As of the 2023–24 school year, the school had an enrollment of 349 students and 37.0 classroom teachers (on an FTE basis), for a student–teacher ratio of 9.4:1. There were 205 students (58.7% of enrollment) eligible for free lunch and 57 (16.3% of students) eligible for reduced-cost lunch.

The students and staff of West Caldwell Tech used the former Bloomfield Tech High School facility while the West Caldwell school building was being renovated as part of a $30 million project. Officials celebrated the official reopening of the renovated West Caldwell Tech with a ribbon-cutting ceremony in October 2021.

==Awards, recognition and rankings==
West Caldwell Tech was named a 2012 National Blue Ribbon School by the United States Department of Education, one of 17 schools in the state of New Jersey and 269 school nationwide to receive the designation. The Department of Education awards the National Blue Ribbon to public and private elementary, middle and high schools for being high performing schools or to schools that show significant improvement in the students' level of achievement.
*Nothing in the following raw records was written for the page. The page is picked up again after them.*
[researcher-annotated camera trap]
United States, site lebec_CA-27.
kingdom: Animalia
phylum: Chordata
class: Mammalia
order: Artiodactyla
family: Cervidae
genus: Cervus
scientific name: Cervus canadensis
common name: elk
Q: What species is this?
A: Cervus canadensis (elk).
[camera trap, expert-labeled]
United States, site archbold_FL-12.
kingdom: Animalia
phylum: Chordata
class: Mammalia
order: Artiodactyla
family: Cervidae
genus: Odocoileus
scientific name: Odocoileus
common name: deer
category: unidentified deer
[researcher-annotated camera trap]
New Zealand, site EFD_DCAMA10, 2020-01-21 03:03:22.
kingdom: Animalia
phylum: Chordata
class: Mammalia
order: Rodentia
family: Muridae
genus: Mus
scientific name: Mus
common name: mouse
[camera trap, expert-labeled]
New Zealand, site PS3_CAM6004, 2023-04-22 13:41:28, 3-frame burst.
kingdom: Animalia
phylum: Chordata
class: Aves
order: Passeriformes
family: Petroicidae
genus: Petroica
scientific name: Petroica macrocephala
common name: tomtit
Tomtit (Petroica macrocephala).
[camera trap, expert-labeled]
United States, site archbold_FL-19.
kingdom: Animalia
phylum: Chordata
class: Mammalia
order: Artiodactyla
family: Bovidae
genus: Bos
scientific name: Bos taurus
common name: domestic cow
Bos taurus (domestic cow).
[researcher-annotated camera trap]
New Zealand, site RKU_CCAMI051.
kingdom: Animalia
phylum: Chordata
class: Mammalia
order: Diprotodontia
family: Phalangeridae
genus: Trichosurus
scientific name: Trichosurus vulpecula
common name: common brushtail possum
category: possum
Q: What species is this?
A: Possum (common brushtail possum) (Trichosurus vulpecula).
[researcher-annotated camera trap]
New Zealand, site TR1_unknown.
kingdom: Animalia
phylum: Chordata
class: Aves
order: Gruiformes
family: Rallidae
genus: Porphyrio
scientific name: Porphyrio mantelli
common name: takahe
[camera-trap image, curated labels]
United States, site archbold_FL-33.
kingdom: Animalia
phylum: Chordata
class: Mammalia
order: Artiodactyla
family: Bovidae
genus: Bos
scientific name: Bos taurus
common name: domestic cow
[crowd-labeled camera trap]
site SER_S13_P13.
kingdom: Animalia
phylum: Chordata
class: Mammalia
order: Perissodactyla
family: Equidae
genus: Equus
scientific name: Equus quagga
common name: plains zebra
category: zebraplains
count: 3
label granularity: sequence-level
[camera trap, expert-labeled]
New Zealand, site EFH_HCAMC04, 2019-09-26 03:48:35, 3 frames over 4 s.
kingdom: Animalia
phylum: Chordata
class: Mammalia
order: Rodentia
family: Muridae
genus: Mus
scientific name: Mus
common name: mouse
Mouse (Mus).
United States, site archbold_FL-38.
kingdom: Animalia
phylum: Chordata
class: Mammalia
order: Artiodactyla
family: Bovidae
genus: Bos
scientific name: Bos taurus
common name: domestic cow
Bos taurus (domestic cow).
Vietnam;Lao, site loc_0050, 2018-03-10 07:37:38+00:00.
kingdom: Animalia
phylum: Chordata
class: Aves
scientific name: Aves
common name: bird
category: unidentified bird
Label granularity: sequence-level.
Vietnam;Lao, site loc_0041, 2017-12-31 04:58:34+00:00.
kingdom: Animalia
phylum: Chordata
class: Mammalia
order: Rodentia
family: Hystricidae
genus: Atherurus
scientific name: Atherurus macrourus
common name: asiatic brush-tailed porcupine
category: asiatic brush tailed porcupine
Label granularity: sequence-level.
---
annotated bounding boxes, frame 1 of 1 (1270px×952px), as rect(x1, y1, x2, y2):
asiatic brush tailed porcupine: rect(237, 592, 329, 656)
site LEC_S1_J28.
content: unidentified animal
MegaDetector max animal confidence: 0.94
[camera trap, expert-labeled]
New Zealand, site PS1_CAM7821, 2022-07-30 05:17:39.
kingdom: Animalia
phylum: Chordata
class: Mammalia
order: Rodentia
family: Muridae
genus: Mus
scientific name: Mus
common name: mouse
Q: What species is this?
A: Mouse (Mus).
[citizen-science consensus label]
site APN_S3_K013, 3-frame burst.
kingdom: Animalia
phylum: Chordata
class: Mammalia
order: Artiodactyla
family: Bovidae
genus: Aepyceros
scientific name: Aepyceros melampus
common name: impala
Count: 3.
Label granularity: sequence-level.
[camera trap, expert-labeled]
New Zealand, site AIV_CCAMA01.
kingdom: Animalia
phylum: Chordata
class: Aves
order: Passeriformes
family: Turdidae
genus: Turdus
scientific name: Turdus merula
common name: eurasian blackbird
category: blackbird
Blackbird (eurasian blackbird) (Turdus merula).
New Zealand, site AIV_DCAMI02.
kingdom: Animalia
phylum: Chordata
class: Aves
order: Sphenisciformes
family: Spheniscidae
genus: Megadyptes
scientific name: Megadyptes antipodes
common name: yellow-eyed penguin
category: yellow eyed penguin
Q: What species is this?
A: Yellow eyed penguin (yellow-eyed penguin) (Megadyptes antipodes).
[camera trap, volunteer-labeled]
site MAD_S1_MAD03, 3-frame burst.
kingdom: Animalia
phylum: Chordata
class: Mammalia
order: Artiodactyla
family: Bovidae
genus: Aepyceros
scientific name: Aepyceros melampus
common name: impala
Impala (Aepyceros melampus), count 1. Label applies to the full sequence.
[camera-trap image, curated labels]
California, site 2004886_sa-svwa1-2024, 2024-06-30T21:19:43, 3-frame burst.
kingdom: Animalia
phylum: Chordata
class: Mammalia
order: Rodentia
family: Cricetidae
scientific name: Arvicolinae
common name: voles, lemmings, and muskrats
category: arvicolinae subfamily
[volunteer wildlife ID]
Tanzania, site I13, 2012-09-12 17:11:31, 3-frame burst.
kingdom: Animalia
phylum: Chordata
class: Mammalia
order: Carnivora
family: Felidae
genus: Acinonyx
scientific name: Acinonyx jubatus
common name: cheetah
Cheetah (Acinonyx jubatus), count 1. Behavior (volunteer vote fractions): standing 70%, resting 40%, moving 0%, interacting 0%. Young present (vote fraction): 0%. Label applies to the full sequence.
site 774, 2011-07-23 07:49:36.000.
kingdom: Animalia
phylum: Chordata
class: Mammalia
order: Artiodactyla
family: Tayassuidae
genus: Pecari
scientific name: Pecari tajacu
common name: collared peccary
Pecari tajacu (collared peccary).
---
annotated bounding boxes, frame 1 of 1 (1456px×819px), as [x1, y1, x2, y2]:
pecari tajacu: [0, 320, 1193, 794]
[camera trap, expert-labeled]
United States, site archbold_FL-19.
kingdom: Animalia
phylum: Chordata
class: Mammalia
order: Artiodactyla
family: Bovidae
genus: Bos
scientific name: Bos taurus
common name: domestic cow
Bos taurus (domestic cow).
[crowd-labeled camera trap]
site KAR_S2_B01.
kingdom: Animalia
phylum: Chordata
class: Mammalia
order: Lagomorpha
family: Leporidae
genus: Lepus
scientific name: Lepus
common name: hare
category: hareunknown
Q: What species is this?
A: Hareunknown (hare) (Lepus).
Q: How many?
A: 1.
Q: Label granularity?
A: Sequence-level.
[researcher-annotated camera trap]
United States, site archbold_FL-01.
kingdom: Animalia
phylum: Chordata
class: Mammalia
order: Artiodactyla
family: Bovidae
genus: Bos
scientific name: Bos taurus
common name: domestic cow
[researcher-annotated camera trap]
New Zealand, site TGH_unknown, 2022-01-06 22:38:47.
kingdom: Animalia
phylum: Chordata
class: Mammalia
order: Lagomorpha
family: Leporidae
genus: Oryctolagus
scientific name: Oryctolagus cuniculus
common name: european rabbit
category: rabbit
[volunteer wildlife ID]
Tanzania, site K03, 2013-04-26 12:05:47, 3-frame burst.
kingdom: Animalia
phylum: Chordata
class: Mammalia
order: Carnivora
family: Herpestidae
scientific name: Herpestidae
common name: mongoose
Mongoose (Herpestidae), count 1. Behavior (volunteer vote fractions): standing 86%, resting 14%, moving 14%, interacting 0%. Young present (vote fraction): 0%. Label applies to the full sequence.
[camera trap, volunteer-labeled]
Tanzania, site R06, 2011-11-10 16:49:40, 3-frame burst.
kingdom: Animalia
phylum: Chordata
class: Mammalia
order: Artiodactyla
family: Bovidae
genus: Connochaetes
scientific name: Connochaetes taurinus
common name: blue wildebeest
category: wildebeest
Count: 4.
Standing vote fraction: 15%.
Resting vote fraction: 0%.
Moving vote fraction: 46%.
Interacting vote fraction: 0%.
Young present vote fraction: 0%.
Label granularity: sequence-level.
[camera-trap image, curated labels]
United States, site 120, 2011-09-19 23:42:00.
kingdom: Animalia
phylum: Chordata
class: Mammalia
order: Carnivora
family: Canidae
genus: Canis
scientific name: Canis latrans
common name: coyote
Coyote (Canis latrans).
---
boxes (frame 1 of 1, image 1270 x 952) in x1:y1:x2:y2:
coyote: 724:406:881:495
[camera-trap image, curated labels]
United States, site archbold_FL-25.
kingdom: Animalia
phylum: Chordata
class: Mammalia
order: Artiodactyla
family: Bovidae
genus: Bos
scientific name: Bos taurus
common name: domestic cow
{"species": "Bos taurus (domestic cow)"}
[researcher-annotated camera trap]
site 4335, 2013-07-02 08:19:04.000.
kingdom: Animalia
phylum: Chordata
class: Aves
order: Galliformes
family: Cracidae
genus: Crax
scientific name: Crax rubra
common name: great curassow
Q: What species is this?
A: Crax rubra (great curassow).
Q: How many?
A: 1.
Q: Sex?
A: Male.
West Caldwell Tech received the designation for being an "Exemplary Improving School."

Schooldigger.com ranked the school as 307th out of 389 public high schools statewide in its 2012 rankings (an increase of 8 positions from the previous ranking) which were based on the combined percentage of students classified as proficient or above proficient on the language arts literacy (64.7%) and mathematics (88.2%) components of the High School Proficiency Assessment (HSPA).

==Athletics==
The West Caldwell Tech Eagles compete as an independent school with no conference affiliation, under the jurisdiction of the New Jersey State Interscholastic Athletic Association (NJSIAA). With 248 students in grades 10-12, the school was classified by the NJSIAA for the 2019–20 school year as Group I for most athletic competition purposes, which included schools with an enrollment of 75 to 476 students in that grade range.

==Administration==
The principal is Ayisha Ingram-Robinson.